West Side (Market) Story

I have only the faintest memories of the West Side Market from my childhood. I think my grandma took me there, although I can’t really recall how often. When I moved back to Cleveland from California in the mid-nineties, I rented a place in Ohio City for a year, and loved walking up the street to the Market for groceries. It’s become one of the things that I most tie to the Cleveland experience.

There’s so much to love about it—the architecture, the culture, the people, the haggling, the produce, the meats, the pierogies. And the little old elderly Eastern European women pushing their little shopping carts around are my favorite. (Maybe because they remind me of my own Bohemian grandma!)

So I’ve loved to be able to introduce the West Side Market to each of my boys. It comes a little closer to answering the “where does food come from?” answer than the enormous big box grocery stores that most suburban kids experience. And really, how many times do your kids bug you to go to the grocery store? My kids bug me to go to the West Side Market. Now, I’ll admit, part of that is seeing the bizarre foods like the completely skinned pig, the chicken feet, the beef tongue, the pig knuckles. Oh, and probably part is due to the fact that they know I’m a sucker for getting a big, chocolate-y treat there at one of the bakeries in the main building.

Matthew always insists on walking past the fish counter that’s snuggled into the far northeast corner of the main building, and tells me over and over—both before and after we walk by—that the fish there “really stink.”

Today’s trip was a bountiful one—blackberries, pierogies (including my favorite, chicken bacon ranch—they are awesome!), ravioli, apples, salsa, pork chops, and, uh, a slice of chocolate cheesecake. Yes, Josh talked me into that one. Big shocker. I would have bought even more, but the Market is not air conditioned, and we were nearing our melting point.
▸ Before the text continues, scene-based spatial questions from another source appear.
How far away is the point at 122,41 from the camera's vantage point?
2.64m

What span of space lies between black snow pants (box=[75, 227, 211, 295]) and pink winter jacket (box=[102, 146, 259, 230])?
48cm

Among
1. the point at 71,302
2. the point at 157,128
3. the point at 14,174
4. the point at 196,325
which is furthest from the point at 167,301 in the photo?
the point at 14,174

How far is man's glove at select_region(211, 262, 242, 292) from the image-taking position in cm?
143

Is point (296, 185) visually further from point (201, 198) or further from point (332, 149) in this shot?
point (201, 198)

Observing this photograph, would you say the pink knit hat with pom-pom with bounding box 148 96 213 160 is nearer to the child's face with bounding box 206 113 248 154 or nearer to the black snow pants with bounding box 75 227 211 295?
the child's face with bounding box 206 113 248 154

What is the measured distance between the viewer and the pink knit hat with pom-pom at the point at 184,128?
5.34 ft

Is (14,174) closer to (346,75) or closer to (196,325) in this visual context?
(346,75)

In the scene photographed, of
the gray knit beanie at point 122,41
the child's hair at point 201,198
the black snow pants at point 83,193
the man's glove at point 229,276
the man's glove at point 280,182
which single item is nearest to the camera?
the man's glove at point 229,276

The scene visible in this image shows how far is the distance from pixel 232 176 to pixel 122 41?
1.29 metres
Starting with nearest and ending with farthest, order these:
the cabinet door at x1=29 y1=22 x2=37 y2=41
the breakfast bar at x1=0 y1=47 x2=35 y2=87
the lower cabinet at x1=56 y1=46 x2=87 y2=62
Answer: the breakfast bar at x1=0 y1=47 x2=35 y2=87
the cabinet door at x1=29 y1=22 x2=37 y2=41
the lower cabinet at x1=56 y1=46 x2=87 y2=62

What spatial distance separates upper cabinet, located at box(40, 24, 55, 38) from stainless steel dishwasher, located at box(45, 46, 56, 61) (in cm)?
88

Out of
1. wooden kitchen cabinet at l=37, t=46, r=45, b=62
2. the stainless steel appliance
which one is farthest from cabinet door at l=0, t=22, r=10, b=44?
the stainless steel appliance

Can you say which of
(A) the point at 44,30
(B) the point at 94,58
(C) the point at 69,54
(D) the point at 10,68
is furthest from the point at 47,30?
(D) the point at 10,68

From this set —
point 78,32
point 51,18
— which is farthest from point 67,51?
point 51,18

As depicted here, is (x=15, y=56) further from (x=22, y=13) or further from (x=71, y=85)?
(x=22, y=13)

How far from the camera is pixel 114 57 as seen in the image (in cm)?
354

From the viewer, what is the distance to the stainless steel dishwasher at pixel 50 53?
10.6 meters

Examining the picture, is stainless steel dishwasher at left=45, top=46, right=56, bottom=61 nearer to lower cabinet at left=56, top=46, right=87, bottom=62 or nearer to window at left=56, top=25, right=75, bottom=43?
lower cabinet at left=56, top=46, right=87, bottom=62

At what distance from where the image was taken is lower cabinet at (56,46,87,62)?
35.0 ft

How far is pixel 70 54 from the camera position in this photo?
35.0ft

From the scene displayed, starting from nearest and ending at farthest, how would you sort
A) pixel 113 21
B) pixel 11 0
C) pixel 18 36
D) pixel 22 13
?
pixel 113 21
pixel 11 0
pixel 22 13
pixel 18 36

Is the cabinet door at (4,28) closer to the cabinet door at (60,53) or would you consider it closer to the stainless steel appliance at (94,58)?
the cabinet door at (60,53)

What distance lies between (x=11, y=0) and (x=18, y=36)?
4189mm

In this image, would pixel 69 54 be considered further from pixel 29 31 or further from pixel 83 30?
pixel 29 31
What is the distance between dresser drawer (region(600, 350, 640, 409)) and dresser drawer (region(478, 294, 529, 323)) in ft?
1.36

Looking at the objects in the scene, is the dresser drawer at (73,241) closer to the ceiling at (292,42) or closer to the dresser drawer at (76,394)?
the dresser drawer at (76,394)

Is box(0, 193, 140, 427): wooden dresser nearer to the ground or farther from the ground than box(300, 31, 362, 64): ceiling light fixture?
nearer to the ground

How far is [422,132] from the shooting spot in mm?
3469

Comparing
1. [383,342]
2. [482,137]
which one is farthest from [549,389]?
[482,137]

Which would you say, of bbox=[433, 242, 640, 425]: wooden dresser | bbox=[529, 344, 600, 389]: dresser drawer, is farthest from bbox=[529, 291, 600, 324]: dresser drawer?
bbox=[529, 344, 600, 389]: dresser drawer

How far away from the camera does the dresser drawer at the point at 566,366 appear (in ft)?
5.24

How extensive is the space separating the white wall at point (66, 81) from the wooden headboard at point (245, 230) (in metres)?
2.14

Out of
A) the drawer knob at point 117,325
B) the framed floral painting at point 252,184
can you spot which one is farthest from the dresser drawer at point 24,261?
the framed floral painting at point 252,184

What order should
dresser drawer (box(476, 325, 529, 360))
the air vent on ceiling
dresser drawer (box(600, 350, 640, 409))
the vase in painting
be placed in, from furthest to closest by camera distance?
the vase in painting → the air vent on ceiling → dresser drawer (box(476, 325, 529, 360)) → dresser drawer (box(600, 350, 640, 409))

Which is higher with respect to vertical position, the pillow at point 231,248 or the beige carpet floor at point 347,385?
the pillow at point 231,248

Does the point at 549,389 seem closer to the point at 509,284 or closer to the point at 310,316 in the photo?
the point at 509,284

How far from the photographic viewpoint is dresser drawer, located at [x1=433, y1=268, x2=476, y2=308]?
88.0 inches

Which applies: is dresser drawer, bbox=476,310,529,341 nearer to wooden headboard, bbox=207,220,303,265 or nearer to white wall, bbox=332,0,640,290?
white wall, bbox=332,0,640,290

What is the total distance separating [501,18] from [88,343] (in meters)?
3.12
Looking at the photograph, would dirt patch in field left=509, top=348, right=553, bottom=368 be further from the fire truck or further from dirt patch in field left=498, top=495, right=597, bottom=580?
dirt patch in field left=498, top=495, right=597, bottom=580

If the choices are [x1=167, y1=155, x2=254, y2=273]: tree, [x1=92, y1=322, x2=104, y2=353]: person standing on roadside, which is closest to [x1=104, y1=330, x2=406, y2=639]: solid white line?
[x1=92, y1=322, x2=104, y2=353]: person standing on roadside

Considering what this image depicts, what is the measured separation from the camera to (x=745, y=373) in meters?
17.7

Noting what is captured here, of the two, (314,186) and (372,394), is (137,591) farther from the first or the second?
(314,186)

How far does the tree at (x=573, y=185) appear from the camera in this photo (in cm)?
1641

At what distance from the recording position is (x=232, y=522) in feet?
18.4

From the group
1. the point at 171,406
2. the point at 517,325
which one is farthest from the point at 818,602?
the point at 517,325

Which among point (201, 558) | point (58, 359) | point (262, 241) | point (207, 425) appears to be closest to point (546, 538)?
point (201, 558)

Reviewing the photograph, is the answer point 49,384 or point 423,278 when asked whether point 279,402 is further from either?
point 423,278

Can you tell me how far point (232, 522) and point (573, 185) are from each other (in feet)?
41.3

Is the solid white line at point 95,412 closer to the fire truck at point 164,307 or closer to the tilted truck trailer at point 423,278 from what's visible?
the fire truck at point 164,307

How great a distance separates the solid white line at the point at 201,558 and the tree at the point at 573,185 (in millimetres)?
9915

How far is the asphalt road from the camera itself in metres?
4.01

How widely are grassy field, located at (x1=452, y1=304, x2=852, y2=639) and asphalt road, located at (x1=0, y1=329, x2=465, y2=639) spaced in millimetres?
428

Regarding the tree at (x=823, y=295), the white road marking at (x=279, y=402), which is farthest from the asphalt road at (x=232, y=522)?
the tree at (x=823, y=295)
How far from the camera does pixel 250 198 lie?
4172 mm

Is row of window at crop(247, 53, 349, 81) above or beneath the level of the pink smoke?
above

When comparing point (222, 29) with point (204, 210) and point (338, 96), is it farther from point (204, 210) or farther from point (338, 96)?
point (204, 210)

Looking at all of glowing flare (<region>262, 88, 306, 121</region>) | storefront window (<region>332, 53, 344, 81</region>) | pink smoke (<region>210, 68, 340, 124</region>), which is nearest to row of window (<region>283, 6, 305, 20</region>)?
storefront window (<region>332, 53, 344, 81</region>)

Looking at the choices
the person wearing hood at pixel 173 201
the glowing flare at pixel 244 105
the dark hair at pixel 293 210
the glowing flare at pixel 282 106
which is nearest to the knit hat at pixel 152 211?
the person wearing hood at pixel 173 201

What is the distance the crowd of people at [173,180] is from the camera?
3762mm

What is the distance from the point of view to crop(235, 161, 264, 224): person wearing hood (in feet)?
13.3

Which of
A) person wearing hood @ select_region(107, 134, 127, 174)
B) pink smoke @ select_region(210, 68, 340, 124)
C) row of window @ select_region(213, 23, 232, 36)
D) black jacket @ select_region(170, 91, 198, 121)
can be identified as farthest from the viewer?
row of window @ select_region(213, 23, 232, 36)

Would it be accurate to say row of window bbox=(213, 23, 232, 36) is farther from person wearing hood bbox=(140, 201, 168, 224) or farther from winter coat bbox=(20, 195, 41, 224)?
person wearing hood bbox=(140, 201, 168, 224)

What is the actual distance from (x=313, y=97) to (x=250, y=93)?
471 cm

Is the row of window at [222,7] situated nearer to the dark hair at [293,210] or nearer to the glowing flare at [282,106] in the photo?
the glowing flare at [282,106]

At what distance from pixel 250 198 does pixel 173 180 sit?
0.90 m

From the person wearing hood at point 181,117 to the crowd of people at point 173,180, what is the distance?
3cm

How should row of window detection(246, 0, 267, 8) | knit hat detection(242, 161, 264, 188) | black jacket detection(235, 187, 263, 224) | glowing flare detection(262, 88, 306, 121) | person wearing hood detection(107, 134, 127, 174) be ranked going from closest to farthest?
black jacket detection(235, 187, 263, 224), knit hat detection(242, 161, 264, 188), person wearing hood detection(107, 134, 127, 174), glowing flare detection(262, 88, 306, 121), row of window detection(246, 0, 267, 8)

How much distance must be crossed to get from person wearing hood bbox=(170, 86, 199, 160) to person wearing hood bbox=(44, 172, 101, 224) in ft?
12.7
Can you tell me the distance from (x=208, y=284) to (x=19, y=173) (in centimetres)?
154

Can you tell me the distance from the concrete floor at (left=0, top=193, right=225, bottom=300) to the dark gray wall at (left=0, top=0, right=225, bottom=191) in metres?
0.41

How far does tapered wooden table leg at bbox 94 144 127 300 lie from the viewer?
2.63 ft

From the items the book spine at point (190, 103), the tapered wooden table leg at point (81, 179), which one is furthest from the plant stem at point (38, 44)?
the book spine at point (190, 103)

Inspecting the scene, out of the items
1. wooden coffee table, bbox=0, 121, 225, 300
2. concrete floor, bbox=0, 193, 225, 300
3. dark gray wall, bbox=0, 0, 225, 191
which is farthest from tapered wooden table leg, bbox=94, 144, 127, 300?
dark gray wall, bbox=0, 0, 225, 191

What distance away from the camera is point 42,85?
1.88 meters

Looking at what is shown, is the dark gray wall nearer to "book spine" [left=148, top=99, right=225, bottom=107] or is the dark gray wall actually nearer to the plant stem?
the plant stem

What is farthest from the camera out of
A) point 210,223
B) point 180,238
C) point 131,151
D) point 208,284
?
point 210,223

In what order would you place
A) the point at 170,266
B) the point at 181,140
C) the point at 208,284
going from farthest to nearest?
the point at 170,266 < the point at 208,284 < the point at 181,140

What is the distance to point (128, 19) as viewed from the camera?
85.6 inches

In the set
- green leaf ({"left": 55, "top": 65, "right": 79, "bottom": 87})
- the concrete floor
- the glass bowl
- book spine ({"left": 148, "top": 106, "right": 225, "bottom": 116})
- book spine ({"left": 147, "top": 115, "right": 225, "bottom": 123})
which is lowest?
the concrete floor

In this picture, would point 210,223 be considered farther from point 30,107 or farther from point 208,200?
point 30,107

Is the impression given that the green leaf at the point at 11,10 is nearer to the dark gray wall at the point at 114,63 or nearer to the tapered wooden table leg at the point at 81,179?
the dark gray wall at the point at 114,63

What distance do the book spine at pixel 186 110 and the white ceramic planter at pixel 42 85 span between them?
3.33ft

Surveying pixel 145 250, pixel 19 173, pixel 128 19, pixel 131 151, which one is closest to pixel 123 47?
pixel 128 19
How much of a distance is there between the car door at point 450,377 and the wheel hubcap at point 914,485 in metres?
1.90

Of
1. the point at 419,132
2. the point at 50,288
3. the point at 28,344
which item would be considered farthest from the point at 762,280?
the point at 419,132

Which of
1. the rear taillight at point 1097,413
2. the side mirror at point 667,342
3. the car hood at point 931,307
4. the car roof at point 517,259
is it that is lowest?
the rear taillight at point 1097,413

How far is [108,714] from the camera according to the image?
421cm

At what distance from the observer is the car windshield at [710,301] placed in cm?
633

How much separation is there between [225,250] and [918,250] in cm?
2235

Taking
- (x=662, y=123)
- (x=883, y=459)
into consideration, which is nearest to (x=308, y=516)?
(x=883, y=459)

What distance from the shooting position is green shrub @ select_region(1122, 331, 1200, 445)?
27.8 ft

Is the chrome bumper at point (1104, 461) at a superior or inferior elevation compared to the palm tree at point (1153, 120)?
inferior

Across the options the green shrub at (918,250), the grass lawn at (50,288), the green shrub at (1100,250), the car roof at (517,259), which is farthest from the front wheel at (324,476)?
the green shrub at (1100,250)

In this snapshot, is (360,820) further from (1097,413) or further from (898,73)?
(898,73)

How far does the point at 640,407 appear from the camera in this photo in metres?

We actually went downtown first, for a chance to visit the recently renovated Terminal Tower observation deck on the 42nd floor. The observation deck, closed after 9/11, is only open Saturdays and Sundays from noon to 4 p.m. for four weeks this summer. (The last day is August 1st.)

But the line was insanely long—maybe due, in part, to the extensive coverage that the Plain Dealer has been giving the observation deck’s reopening. The line snaked all around the entrance to Tower City and the security guard told me it was at least a 90-minute wait, if not 2 hours. I knew my boys would not stand for that, especially as the temperature in the lobby was a lot closer to the 95 degrees outside than 72-degree air conditioned comfort.

Instead, we visited the Tower City fountains under the big atrium. Now, I know that Tower City has had issues for years, struggling to keep retail space filled. But it was still sad to see that the fountains seemed in a bit of disrepair. I got to thinking how the space reopened as an urban mall, back in about 1991. At that time, the fountains, especially the main one, were a showpiece and seemed like something that was first class—a real “wow” thing to see in downtown. While my boys were still amused by watching them, I hope that maybe with the new connected casino development to be built in the coming years, some money can be invested in doing something new and exciting with the fountain space. 20 years is a long time, maybe it’s time to try something new. (I vote for new fountains, just more impressive ones!)